--- Start of Document excerpt ---

Three appeals1 were taken from a single judgment entered February 26, 1954, in this patent infringement action involving U. S. Letters Patent No. 2,494,-636 issued January 17, 1950 to plaintiff, Kraft Foods Company as assignee of the inventor James Bryan Stine. We use the references “Stine” or “636,” as designating the method patent in issue containing this introductory paragraph:
“The Emmenthaler type of cheese or process originated in Switzerland, and the cheese of that type made in the United States is, for that reason, generally called ‘Swiss’ cheese. For the purpose of this case, a cheese of the Swiss type is considered to be a cheese made by the Emmenthaler or Swiss process * * 2
The Stine patent was held valid by the trial judge as to each of its following four claims:
“1. The improvement in the art of making a body of natural cheese of the Swiss type which comprises applying a coat of extensible, flexible, fluid-proof sealing material to *281the exterior surface of the uncured body to seal the surface of said body prior to eye development in a warm room and curing the sealed body in the warm room while confining the body under controlled pressure within an expandable mold, said mold expanding during the curing operation under the internal pressure generated within said body by the curing process.

--- End of Document excerpt ---

Direction 1: In the patent case excerpt, list every descriptive word that claim 1 applies to the sealing material.

--- Start of Stored records ---

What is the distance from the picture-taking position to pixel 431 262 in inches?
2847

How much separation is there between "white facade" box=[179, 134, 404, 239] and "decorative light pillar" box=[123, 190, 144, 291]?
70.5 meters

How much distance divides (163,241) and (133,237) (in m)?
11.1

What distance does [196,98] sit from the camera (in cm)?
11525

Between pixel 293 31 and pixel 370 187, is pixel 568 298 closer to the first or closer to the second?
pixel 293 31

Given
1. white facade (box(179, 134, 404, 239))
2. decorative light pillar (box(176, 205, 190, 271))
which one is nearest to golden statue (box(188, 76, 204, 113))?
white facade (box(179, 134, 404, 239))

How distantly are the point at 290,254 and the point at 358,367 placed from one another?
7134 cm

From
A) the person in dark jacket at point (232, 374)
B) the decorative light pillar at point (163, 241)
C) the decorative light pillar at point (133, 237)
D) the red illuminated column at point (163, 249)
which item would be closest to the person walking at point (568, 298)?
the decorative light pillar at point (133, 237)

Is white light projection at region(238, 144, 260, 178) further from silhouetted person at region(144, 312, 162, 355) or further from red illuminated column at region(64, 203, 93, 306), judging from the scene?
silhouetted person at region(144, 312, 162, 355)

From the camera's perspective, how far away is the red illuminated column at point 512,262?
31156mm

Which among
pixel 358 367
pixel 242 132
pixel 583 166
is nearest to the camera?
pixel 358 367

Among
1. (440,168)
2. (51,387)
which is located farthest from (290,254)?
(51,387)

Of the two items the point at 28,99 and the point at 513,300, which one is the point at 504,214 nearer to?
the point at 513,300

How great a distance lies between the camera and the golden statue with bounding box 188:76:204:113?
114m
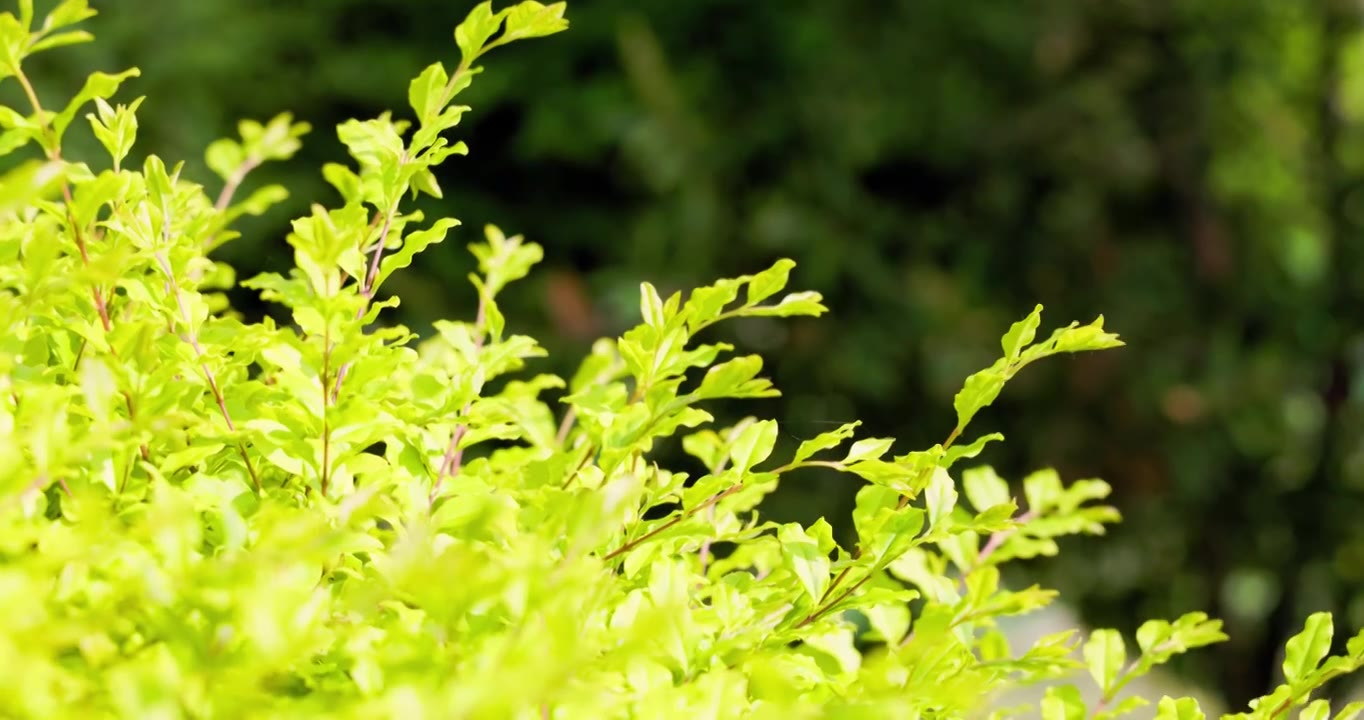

--- End of Stored records ---

Direction 2: Locate every line in the rows above that contains the word "statue", and copy each one.

Solution 1: extensible, flexible, fluid-proof

Solution 2:
which one is nearest to golden statue (box(188, 76, 204, 113))?
How great a distance lies between the camera and the golden statue with bounding box 188:76:204:113?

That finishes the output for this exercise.